| |
|
|
Siyasette "danışmanın" önemi
SEÇİM kampanyasının başlangıcında Başbakan Schröder'in ve tabii partisinin (SPD) puanı yüzde 27 idi. Şu anda yüzde 34'e yükselmiş durumda. Muhalefet lideri Bayan Merkel ve tabii partisi (CDU) yarışa yüzde 52 ile girdi. Şu anda yüzde 40'a gerilemiş durumda. "Biri" neden yükseldi? "Öteki" neden geriledi?
Schröder "hukukçu." Yıllarca avukatlık yaptı. Konuşma yeteneği yüksek. İkna gücü de öyle.

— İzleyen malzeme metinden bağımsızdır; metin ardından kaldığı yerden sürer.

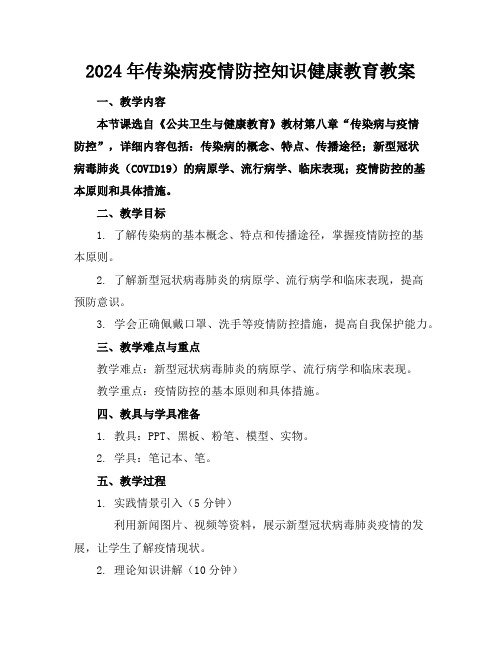 2024年传染病疫情防控知识健康教育教案

一、教学内容

本节课选自《公共卫生与健康教育》教材第八章“传染病与疫情防控”，详细内容包括：传染病的概念、特点、传播途径；新型冠状病毒肺炎（COVID19）的病原学、流行病学、临床表现；疫情防控的基本原则和具体措施。

二、教学目标

1. 了解传染病的基本概念、特点和传播途径，掌握疫情防控的基本原则。

2. 了解新型冠状病毒肺炎的病原学、流行病学和临床表现，提高预防意识。

3. 学会正确佩戴口罩、洗手等疫情防控措施，提高自我保护能力。

三、教学难点与重点

教学难点：新型冠状病毒肺炎的病原学、流行病学和临床表现。

教学重点：疫情防控的基本原则和具体措施。

四、教具与学具准备

1. 教具：PPT、黑板、粉笔、模型、实物。

2. 学具：笔记本、笔。

五、教学过程

1. 实践情景引入（5分钟）

利用新闻图片、视频等资料，展示新型冠状病毒肺炎疫情的发展，让学生了解疫情现状。

2. 理论知识讲解（10分钟）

Ve medyatik.
Bayan Merkel "fizik öğretmeni." Schröder gibi bir "konuşma ustası" değil. Ayrıca "Doğu Alman" kökenli. Hem "Batı'yı iyi bilmiyor." Hem "biraz soğuk... Medyatik değil."

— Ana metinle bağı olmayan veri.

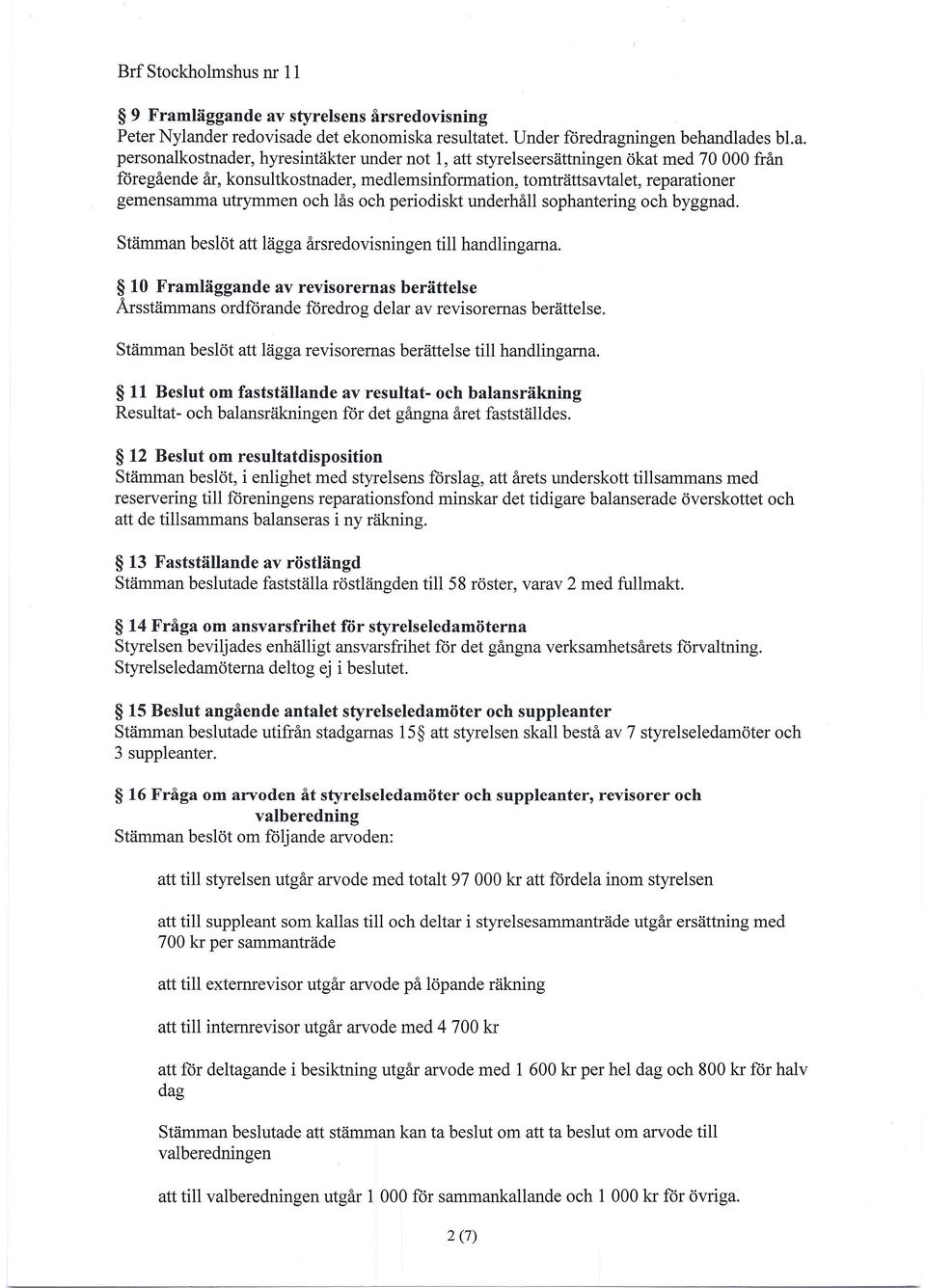 Brf Stockholmshus nr 11

§ 9 Framläggande av styrelsens årsredovisning
Peter Nylander redovisade det ekonomiska resultatet. Under föredragningen behandlades bl.a. personalkostnader, hyresintäkter under not 1, att styrelseersättningen ökat med 70 000 från föregående år, konsultkostnader, medlemsinformation, tomträttsavtalet, reparationer gemensamma utrymmen och lås och periodiskt underhåll sophantering och byggnad.

Stämman beslöt att lägga årsredovisningen till handlingarna.

§ 10 Framläggande av revisorernas berättelse
Årsstämmans ordförande föredrog delar av revisorernas berättelse.

Stämman beslöt att lägga revisorernas berättelse till handlingarna.

§ 11 Beslut om fastställande av resultat- och balansräkning
Resultat- och balansräkningen för det gångna året fastställdes.

§ 12 Beslut om resultatdisposition
Stämman beslöt, i enlighet med styrelsens förslag, att årets underskott tillsammans med reservering till föreningens reparationsfond minskar det tidigare balanserade överskottet och att de tillsammans balanseras i ny räkning.

§ 13 Fastställande av röstlängd
Stämman beslutade fastställa röstlängden till 58 röster, varav 2 med fullmakt.

§ 14 Fråga om ansvarsfrihet för styrelseledamöterna
Styrelsen beviljades enhälligt ansvarsfrihet för det gångna verksamhetsårets förvaltning. Styrelseledamöterna deltog ej i beslutet.

§ 15 Beslut angående antalet styrelseledamöter och suppleanter
Stämman beslutade utifrån stadgarnas 15§ att styrelsen skall bestå av 7 styrelseledamöter och 3 suppleanter.

§ 16 Fråga om arvoden åt styrelseledamöter och suppleanter, revisorer och valberedning
Stämman beslöt om följande arvoden:

att till styrelsen utgår arvode med totalt 97 000 kr att fördela inom styrelsen

att till suppleant som kallas till och deltar i styrelsesammanträde utgår ersättning med 700 kr per sammanträde

att till externrevisor utgår arvode på löpande räkning

att till internrevisor utgår arvode med 4 700 kr

att för deltagande i besiktning utgår arvode med 1 600 kr per hel dag och 800 kr för halv dag

Stämman beslutade att stämman kan ta beslut om att ta beslut om arvode till valberedningen

att till valberedningen utgår 1 000 för sammankallande och 1 000 kr för övriga.

2 (7)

Almanya'da bizdeki gibi "uzun seçim konvoyları... Büyük kalabalıklar... Meydan mitingleri" yok. Bazen "salon toplantıları" oluyor. Bazen de liderler ve adaylar "caddelerde" dolaşıyorlar, kahvelere, işyerlerine, Türklerin oyunu istemek için camilere gidiyorlar. Ve bazen de TV'ye çıkıyorlar.
Kampanya sürecinde Schröder ile Merkel iki kez "teke tek" TV'ye çıktılar. İkisinin de "mutlak galibi" Schröder oldu.
Bayan Merkel "danışman hatasının faturasını" ödüyor. Danışmanlarının onu "uyarması" lazımdı: - Schröder ile TV'ye "teke tek" çıkmayınız.
TV'de "yorgun... Yıpranmış... İstenmeyen" Schröder imaj tazeledi. Oyunu artırdı. "Yıpranmamış... Kamuoyu desteğine sahip... Yeni isim" bayan Merkel ise TV'de döküldü. Oy kaybetti.
"Danışmanlık" çok önemli bir kurum. Danışman, lideri "vezir" de eder, "rezil" de.